Just for fun, the man, who had also attended Yale, pretended he had gone to the university’s arch-rival, Harvard. “He asked me what house I was in,” said the girl, referring to Harvard’s residential living arrangements. “And I said, ‘Oh, actually, Yale has a college system …”
“Ah, interesting …” the young man said.
“Then, when he left,” the girl recalled, “his friend came and was like, ‘He was totally fucking with you! He was class of ’98.’”
Oh, Yalies: your sense of absurdity; your frank, open expression; your romantic innocence! As graduates of Ivy League colleges prepare en masse to descend on Manhattan for summer internships, it is worth noting the special quirks of the Yalie—the Yalien—a foreign creature characterized by a set of elusive, contradictory traits that separate him from everyone else clawing for power in this city.
It is hard to study him, however, because—unlike Harvardians—Yaliens do not gather in power hives like The New York Times or Saturday Night Live. Rather, they spread themselves across the city: galleries, law firms, and—hey, here’s one, Lorin Stein, new editor in chief of The Paris Review.
On the phone from his offices the other day, Mr. Stein (class of ’95) wistfully recalled his days running with the Yale off-campus crowd—by his description, a group of uncommonly intense and creatively inclined undergrads who ate meals and drank with grad students and professors, and who saw each other all the time and partied together.
“There was a sense that the institution made room for freaks,” Mr. Stein said. “It was a place where there were bars and cafes where you’d bump into people you really looked up to and wanted to learn from. There was a lot of self-directed reading going on. My friends were the kinds of people who often cut classes but took reading very seriously.” Then he came out with it: “New Haven was my idea of New York.”
‘SOMETHING A LITTLE OFF’
According to the last printed Yale Alumni Directory, there were more than 10,000 Yale graduates living in Manhattan in 2004, and just over 2,000 in Brooklyn. Of course, that includes graduates of the graduate and professional schools in addition to those of the college, but still: per Robert Weil, the editor from W.W. Norton who kindly provided these figures, the number of Yale affiliates in Manhattan and Brooklyn would be roughly equal to almost 10 full undergraduate classes.

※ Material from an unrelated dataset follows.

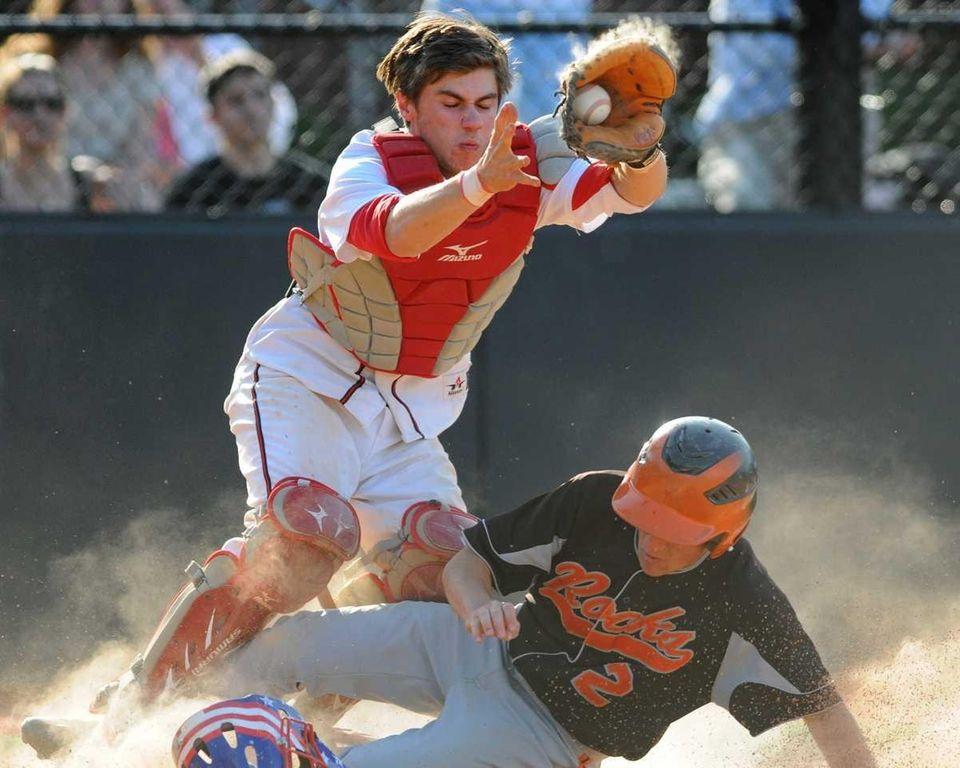 East Rockaway second baseman Vincent Celeste scores a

There is a notion among Yaliens—the nonnative New Yorkers among them, at least—that the city is owned by them. They covet ownership of it when they arrive, eyeing with frustrated envy the graduates of Columbia and N.Y.U. in their midst who have already been here for four years.
“They’ll throw around names of places in a way Harvard kids don’t,” one Columbia student complained. “They’ll say, ‘I’m at Botanica,’ even if they don’t know if you, someone who goes to school here, know what Botanica is, whereas I think Harvard kids would say, ‘I’m at a bar in Soho. It’s called Botanica.’”
Even when they grow out of that awkward phase, Yaliens in New York continue to have a unique relationship to their city. Part of the problem is that some of them actually do see it as their city.
“New York is Yale’s backyard,” said Richard Bradley, the magazine journalist who graduated from Yale in 1986 and went on to write a book about Harvard. “It’s something you take for granted—you’re fish, so you swim in the ocean.”
Mr. Bradley’s classmate, Slate editor Jacob Weisberg, was more specific but no less clear. “I mean, Williamsburg is sort of the Yale campus without the classes, right?” he said. “Brooklyn’s where Yale graduates belong; Washington is more where Harvard graduates belong.” Harvard, though it sends many graduates to New York—hello! this reporter among them—does not have the same relationship with New York as Yale—in part for the simple reason that it is much further away (four and a half hours by bus from Boston; one hour and 45 minutes by Metro-North from New Haven).
As Mr. Bradley put it: “The Harvard Club still feels to me like an outpost of another city—like it’s a subsidiary of a company that’s based somewhere else. The Yale Club feels more … I don’t know, Yale and New York always go together. Of course they do.”
Yaliens in New York feel intense loyalty toward one another. Most of them love hanging out together, and prefer it to hanging out with anyone else.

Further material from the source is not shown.